May 27, 2011 By Argus Media
May 27, 2011, Washington, D.C. – The U.S.
government's fiscal outlook could be improved by adopting a federal carbon
price, according to plans submitted by four Washington, D.C., think tanks. The
Peterson Foundation, a group concerned with the U.S. debt and deficit problems,
commissioned and released a variety of proposals for addressing fiscal
challenges at a conference in Washington, D.C., in late May 2011. Each proposal
varies in details, but four suggested or considered implementing a nationwide
carbon tax or cap-and-trade program to increase federal revenues.
The American Enterprise Institute called
for ending energy subsidies and greenhouse gas regulations in favour of a
$26/tonne carbon tax to be phased in between 2013 and 2017 and then increased
5.6%/year through 2050.
The Roosevelt Institute Campus Network's
plan, which called for a $23/tonne tax on carbon beginning in 2012 that
increases by 5.6%/year, suggested a tax would be more efficient than a
cap-and-trade system because it confers more certainty about the future price
of carbon.
The Center for American Progress proposal
included a $5/barrel tariff on oil imports while pricing carbon in an unspecified
manner.
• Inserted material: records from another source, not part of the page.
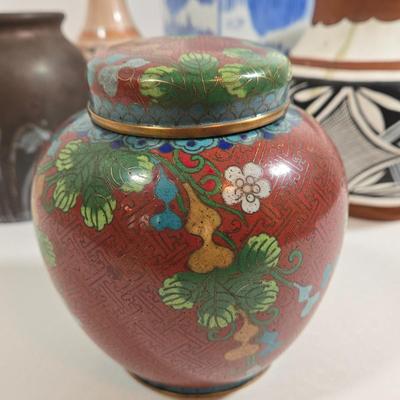 LOT 86L: Asian Cloisonne Lidded Ginger Jar, Native American Pottery, Sterling on Bronze Vase, Mexican Ceramic Art Vase, Traditional Asin...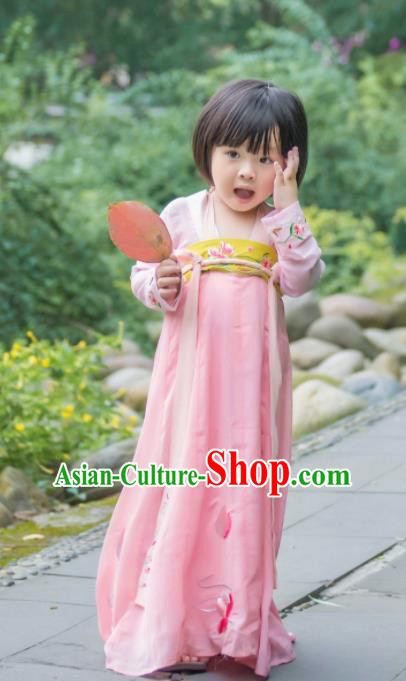 Traditional Chinese Ancient Costumes Tang Dynasty Princess Pink Hanfu Dress for Kids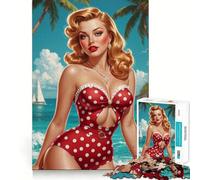 Puzzle da 1000 pezzi con pin-up bionda in costume da bagno aderente a pois rossi,giocattolo creativo e divertente,ideale per momenti di relax e svago,regalo di compleanno 38x52cm
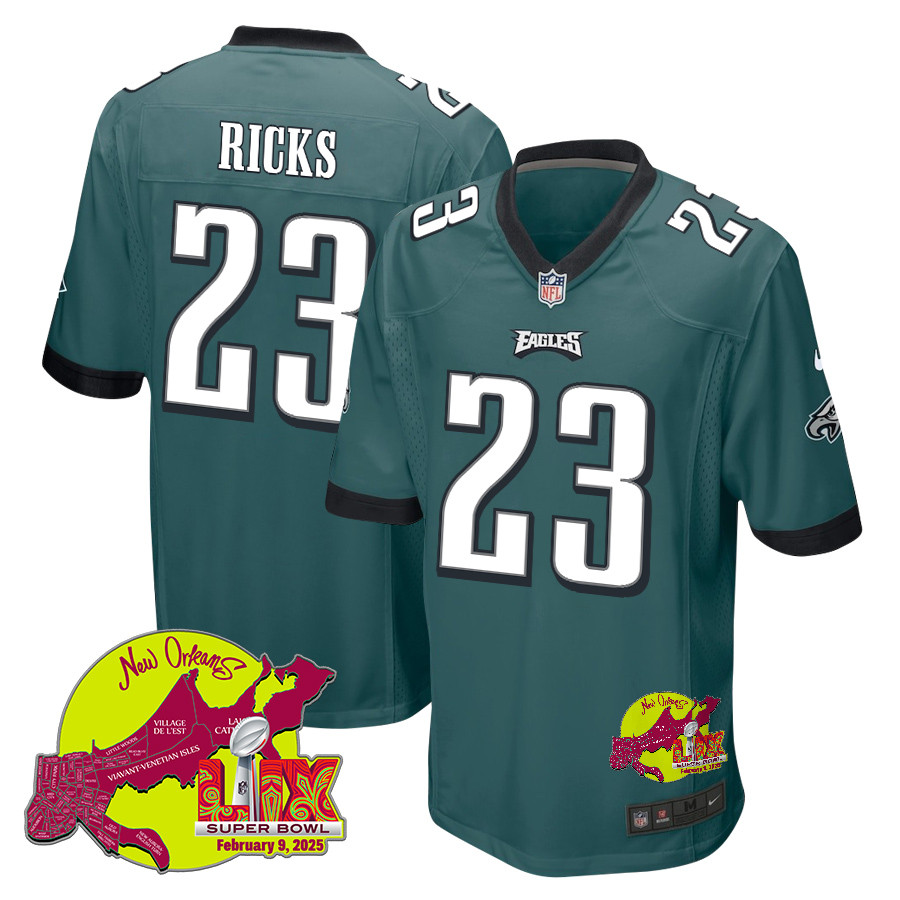 Eli Ricks 23 Philadelphia Eagles Super Bowl LIX New Orleans Patch Game Men Jersey - Midnight Green JS3159 Saliibo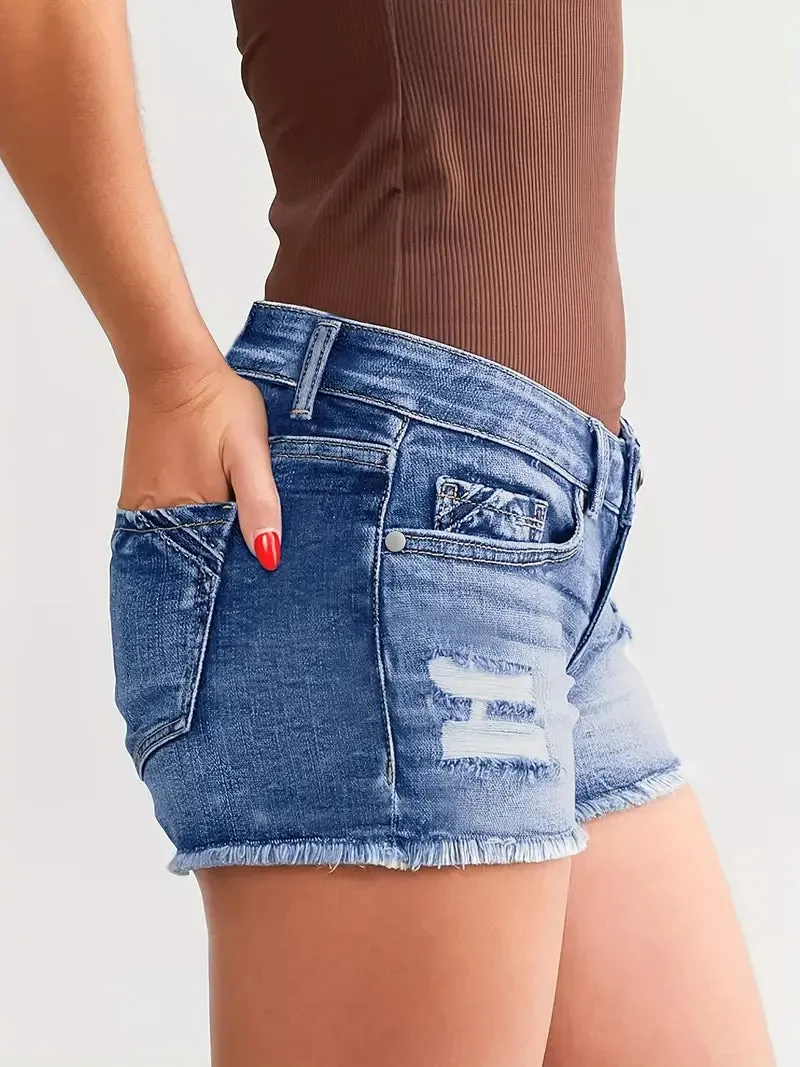 Women's Stretchy Slim-Fit Distressed Denim Shorts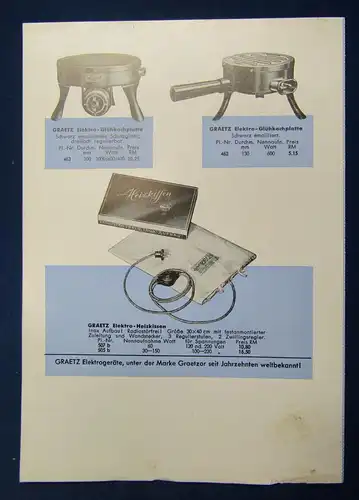 Original Prospekt Graetz Elektro - Haushaltgeräte um 1930 Technik Werbung sf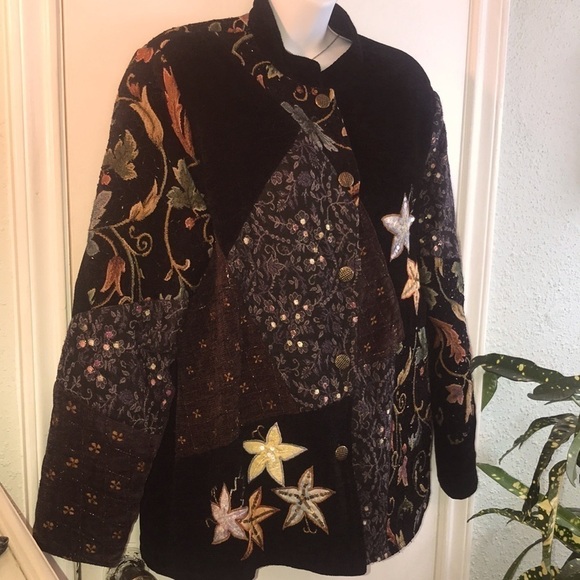 Alex Kim Boho Embroidered Beaded Blazer Jacket Size Medium Floral Patchwork - Picture 3 of 17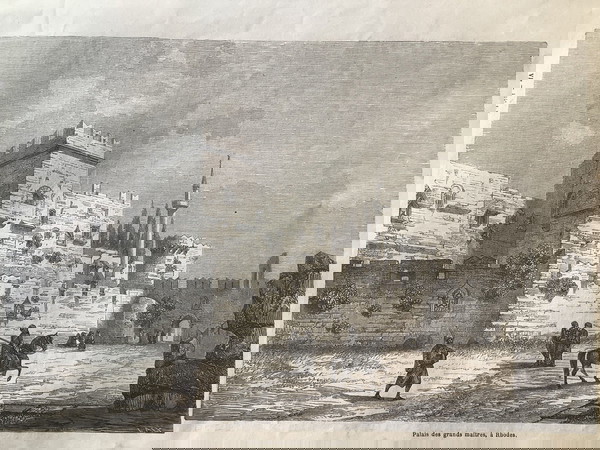 1860 Παλάτι του μεγάλου Μαγίστρου Ρόδος ξυλογραφία 30x22cm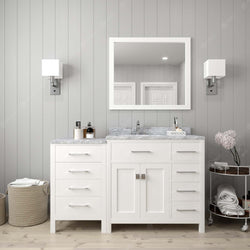 Virtu USA Caroline Parkway 57" Single Bath Vanity with Italian White Marble Top and Round Sink with Polished Chrome Faucet with Matching Mirror - Luxe Bathroom Vanities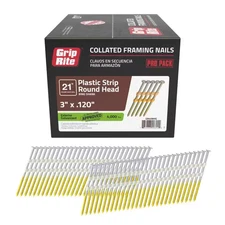 3 In. X 0.120 In. 21° Plastic Collated Exterior Galvanized Ring Shank Framing Na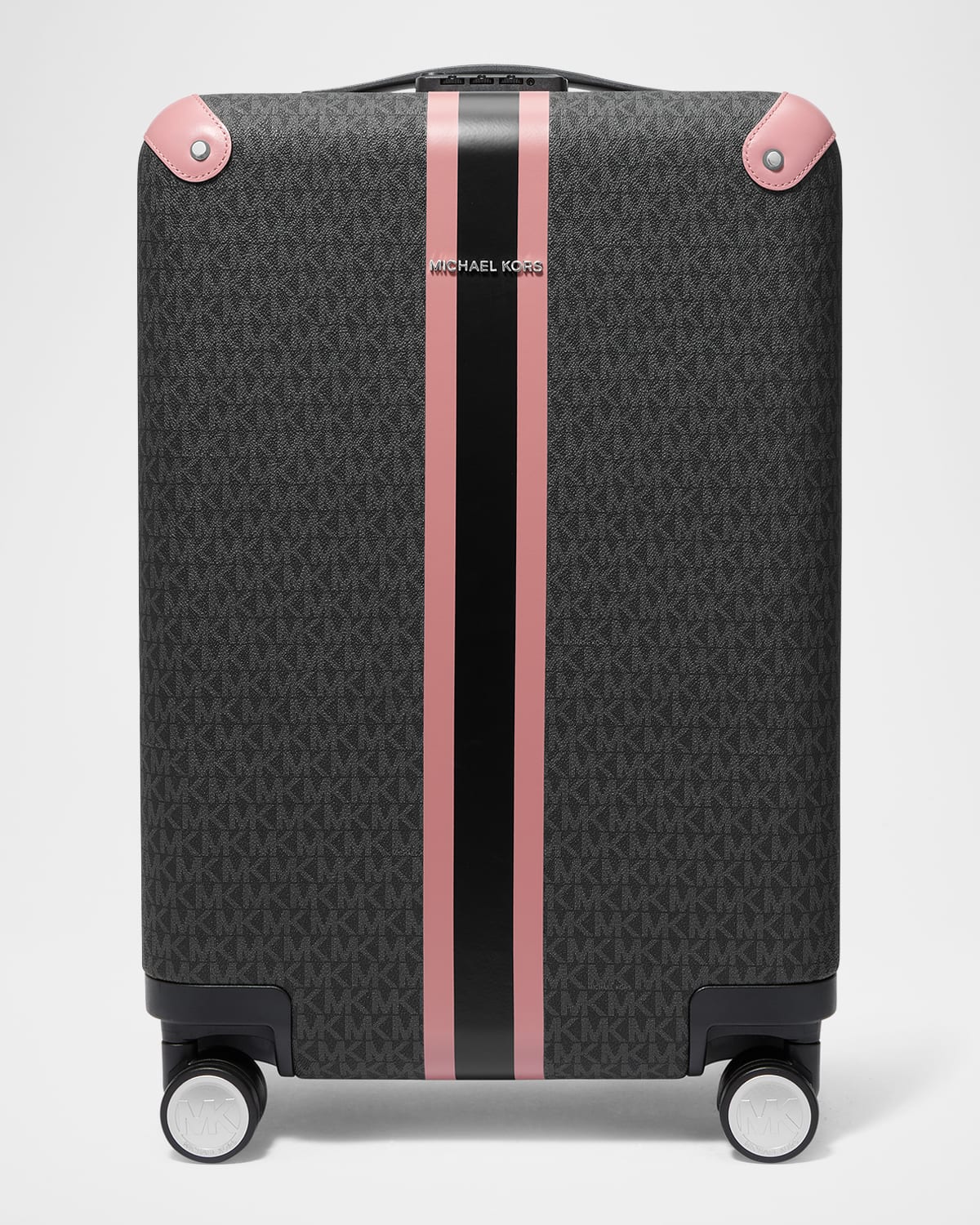 Michael Michael Kors Small Hardcase Striped Monogram Trolley In Rose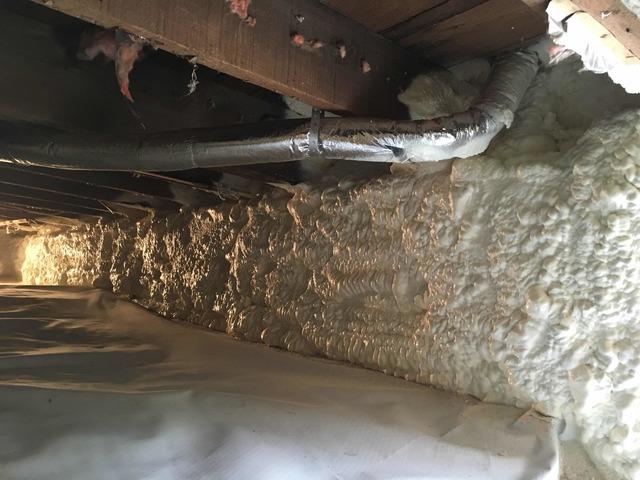 spray foam installed in crawl space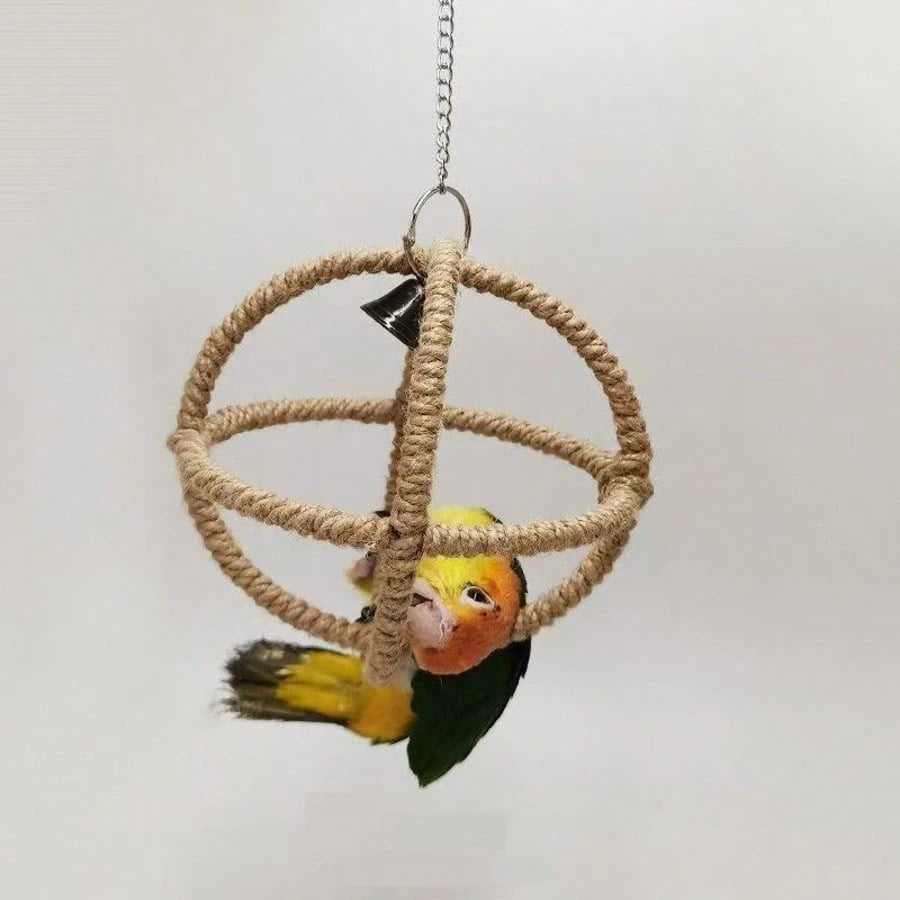Parrot Toys- Spherical Swing, Climbing Net, Chew & Grind Accessories, Suitable For Cockatiel, Lovebird, Cage Decor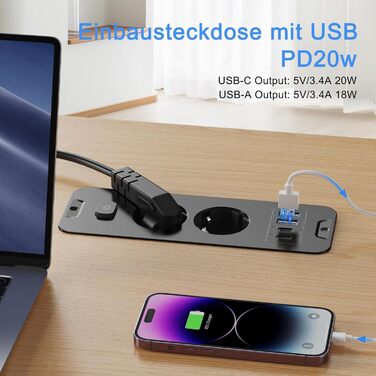 Мережевий адаптер 5-портовий з індивідуальним вимикачем, з 2 USB-A та 2 USB-C, розподільчий блок живлення 5-портовий з вимикачем, мережева стрічка з кріпленням на стіну та 2м кабелем, PD 20W - (2 розетки, 4 USB, чорний)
The Center said both policies would raise the equivalent of 0.6% of
U.S. GDP in 2017, rising to 0.8% by 2027 and remaining stable at that level
through 2035, the final year considered in the plan.
The Economic Policy Institute called for a
carbon tax or cap-and-trade program, with auction revenues dedicated to deficit
reduction.
Two other groups shied away from setting a
carbon price. The Bipartisan Policy Center did not formally recommend a carbon
tax, but said that “a tax of $23/tonne of CO2 emissions in 2018, increasing at
5.8% annually” would result in a 10% cut in carbon emissions by 2025, while
raising $1.1 trillion for deficit reduction. The Center could not reach
consensus on whether to include a carbon price in its recommendations. The only
plan that included no mention of climate change, let alone setting a price for
carbon, was submitted by the conservative Heritage Foundation.